▶ [Given data]
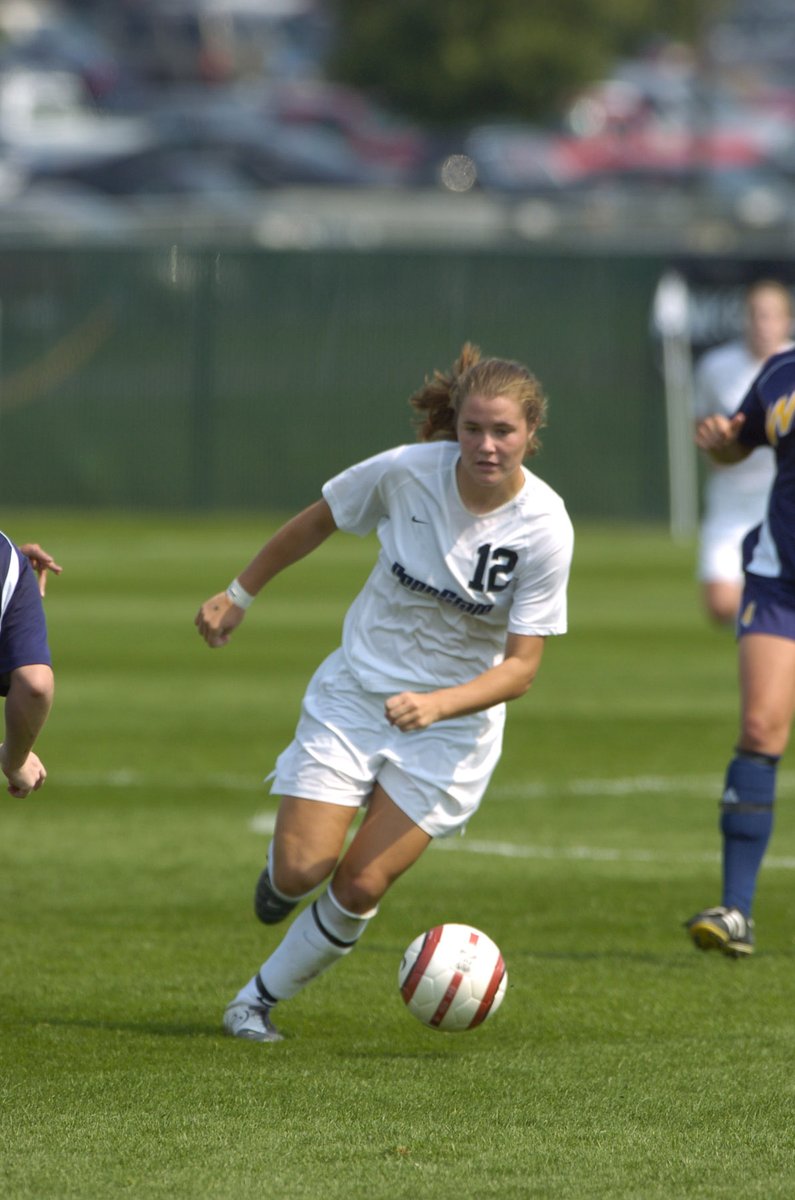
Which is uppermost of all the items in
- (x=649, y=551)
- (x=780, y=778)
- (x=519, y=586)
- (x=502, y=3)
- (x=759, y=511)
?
(x=502, y=3)

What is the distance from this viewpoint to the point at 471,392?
6188mm

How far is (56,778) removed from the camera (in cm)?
1103

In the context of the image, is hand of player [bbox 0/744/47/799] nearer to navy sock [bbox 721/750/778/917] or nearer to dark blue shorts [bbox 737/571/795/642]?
navy sock [bbox 721/750/778/917]

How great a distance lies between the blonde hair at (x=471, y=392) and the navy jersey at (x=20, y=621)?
141 centimetres

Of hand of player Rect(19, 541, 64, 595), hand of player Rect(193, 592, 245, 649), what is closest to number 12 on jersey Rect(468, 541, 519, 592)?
hand of player Rect(193, 592, 245, 649)

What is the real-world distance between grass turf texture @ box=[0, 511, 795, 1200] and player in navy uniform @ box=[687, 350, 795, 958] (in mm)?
363

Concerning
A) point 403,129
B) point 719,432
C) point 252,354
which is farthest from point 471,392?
point 403,129

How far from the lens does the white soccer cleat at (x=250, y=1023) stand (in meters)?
6.27

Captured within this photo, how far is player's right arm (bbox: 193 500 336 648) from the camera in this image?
21.2 ft

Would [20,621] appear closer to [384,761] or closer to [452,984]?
[384,761]

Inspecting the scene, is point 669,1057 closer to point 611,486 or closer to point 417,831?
point 417,831

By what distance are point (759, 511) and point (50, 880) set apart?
6516mm

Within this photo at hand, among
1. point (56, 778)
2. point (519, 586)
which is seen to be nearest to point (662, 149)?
point (56, 778)

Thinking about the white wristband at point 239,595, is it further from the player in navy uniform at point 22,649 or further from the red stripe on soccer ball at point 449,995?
the red stripe on soccer ball at point 449,995
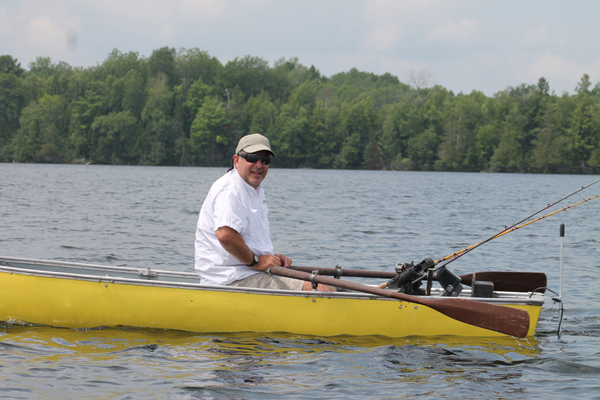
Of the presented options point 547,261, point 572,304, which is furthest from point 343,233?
point 572,304

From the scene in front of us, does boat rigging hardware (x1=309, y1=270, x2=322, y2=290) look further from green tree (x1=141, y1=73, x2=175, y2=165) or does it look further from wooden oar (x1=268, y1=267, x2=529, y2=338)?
green tree (x1=141, y1=73, x2=175, y2=165)

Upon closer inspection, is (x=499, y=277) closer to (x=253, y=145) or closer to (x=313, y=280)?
(x=313, y=280)

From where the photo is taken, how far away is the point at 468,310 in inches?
245

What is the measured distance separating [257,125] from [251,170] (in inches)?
3215

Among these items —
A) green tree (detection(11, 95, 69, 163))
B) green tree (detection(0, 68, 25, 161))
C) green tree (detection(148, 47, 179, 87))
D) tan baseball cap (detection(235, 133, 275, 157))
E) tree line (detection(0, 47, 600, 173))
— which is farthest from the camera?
green tree (detection(148, 47, 179, 87))

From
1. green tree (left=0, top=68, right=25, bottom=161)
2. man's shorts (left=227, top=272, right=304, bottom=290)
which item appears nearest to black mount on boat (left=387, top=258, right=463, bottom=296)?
man's shorts (left=227, top=272, right=304, bottom=290)

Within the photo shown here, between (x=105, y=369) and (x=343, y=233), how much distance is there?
1161cm

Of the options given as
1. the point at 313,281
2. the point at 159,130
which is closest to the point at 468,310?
the point at 313,281

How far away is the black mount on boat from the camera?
6.56 m

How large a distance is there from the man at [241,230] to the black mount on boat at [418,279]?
2.42 feet

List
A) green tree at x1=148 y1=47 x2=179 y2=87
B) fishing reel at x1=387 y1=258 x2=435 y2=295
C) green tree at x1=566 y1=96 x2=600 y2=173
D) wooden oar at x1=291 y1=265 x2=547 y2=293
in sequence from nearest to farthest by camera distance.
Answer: fishing reel at x1=387 y1=258 x2=435 y2=295
wooden oar at x1=291 y1=265 x2=547 y2=293
green tree at x1=566 y1=96 x2=600 y2=173
green tree at x1=148 y1=47 x2=179 y2=87

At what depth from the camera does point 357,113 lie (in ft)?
292

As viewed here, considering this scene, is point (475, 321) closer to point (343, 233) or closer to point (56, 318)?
point (56, 318)

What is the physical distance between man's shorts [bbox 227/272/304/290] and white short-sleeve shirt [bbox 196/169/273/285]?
59 millimetres
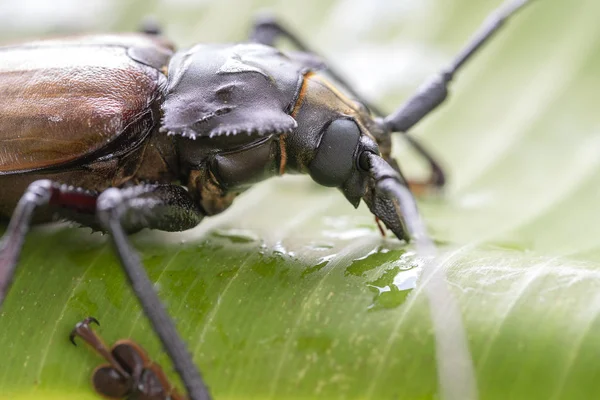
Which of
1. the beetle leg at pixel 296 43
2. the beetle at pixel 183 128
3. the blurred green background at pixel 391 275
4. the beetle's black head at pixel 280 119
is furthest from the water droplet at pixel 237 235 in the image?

▶ [Goal] Restate every record exactly, please; do not copy the pictures.

▶ [Response]
Which is uppermost of all the items in
- (x=649, y=551)
- (x=780, y=778)
- (x=519, y=586)
- (x=502, y=3)
- (x=759, y=511)
?
(x=502, y=3)

What is the distance from this viewpoint to the point at 471,392?
6188mm

How far is (56,778) removed from the camera (in cm)?
1103

In the context of the image, is hand of player [bbox 0/744/47/799] nearer to navy sock [bbox 721/750/778/917] or nearer to dark blue shorts [bbox 737/571/795/642]?
navy sock [bbox 721/750/778/917]

How great a distance lies between the blonde hair at (x=471, y=392) and the navy jersey at (x=20, y=621)?
141 centimetres

Of hand of player Rect(19, 541, 64, 595), hand of player Rect(193, 592, 245, 649), what is closest to number 12 on jersey Rect(468, 541, 519, 592)?
hand of player Rect(193, 592, 245, 649)

What is the real-world distance between grass turf texture @ box=[0, 511, 795, 1200] and player in navy uniform @ box=[687, 350, 795, 958] (in mm)?
363

Concerning
A) point 403,129
B) point 719,432
C) point 252,354
which is farthest from point 471,392?
point 403,129

How far from the lens does the white soccer cleat at (x=250, y=1023) stand (in meters)?
6.27

Captured within this photo, how far is player's right arm (bbox: 193 500 336 648) from the camera in this image?
21.2 ft

Would [20,621] appear closer to [384,761] or closer to [452,984]?
[384,761]

Inspecting the scene, is point 669,1057 closer to point 611,486 or closer to point 417,831?
point 417,831

By what distance are point (759, 511) and point (50, 880) set apart?
6516mm

Within this photo at hand, among
1. point (56, 778)
2. point (519, 586)
which is seen to be nearest to point (662, 149)?
point (56, 778)

Thinking about the white wristband at point 239,595, is it further from the player in navy uniform at point 22,649 or further from the red stripe on soccer ball at point 449,995?
the red stripe on soccer ball at point 449,995
Of the presented options point 547,261, point 572,304, which is furthest from point 343,233?
point 572,304

From the scene in front of us, does boat rigging hardware (x1=309, y1=270, x2=322, y2=290) look further from green tree (x1=141, y1=73, x2=175, y2=165) or does it look further from wooden oar (x1=268, y1=267, x2=529, y2=338)?
green tree (x1=141, y1=73, x2=175, y2=165)

Upon closer inspection, is (x=499, y=277) closer to (x=253, y=145) or closer to (x=313, y=280)?
(x=313, y=280)

From where the photo is taken, how far away is the point at 468,310 in inches?
245

What is the measured distance separating [257,125] from [251,170] (in inches)?
3215

Among these items —
A) green tree (detection(11, 95, 69, 163))
B) green tree (detection(0, 68, 25, 161))
C) green tree (detection(148, 47, 179, 87))
D) tan baseball cap (detection(235, 133, 275, 157))
E) tree line (detection(0, 47, 600, 173))
— which is farthest from the camera?
green tree (detection(148, 47, 179, 87))

From
1. green tree (left=0, top=68, right=25, bottom=161)
2. man's shorts (left=227, top=272, right=304, bottom=290)
which item appears nearest to black mount on boat (left=387, top=258, right=463, bottom=296)?
man's shorts (left=227, top=272, right=304, bottom=290)

Within the photo shown here, between (x=105, y=369) and (x=343, y=233), how much distance is there?
1161cm

Of the options given as
1. the point at 313,281
2. the point at 159,130
which is closest to the point at 468,310?
the point at 313,281

How far away is the black mount on boat from the camera?
6.56 m

How large a distance is there from the man at [241,230] to the black mount on boat at [418,279]?
2.42 feet

List
A) green tree at x1=148 y1=47 x2=179 y2=87
B) fishing reel at x1=387 y1=258 x2=435 y2=295
C) green tree at x1=566 y1=96 x2=600 y2=173
D) wooden oar at x1=291 y1=265 x2=547 y2=293
in sequence from nearest to farthest by camera distance.
Answer: fishing reel at x1=387 y1=258 x2=435 y2=295
wooden oar at x1=291 y1=265 x2=547 y2=293
green tree at x1=566 y1=96 x2=600 y2=173
green tree at x1=148 y1=47 x2=179 y2=87

At what depth from the camera does point 357,113 lie (in ft)?
292

As viewed here, considering this scene, is point (475, 321) closer to point (343, 233) or closer to point (56, 318)?
point (56, 318)

What is the physical distance between man's shorts [bbox 227/272/304/290] and white short-sleeve shirt [bbox 196/169/273/285]?
59 millimetres
Which of
1. the beetle leg at pixel 296 43
2. the beetle at pixel 183 128
3. the blurred green background at pixel 391 275
4. the beetle's black head at pixel 280 119
is furthest from the water droplet at pixel 237 235 in the image?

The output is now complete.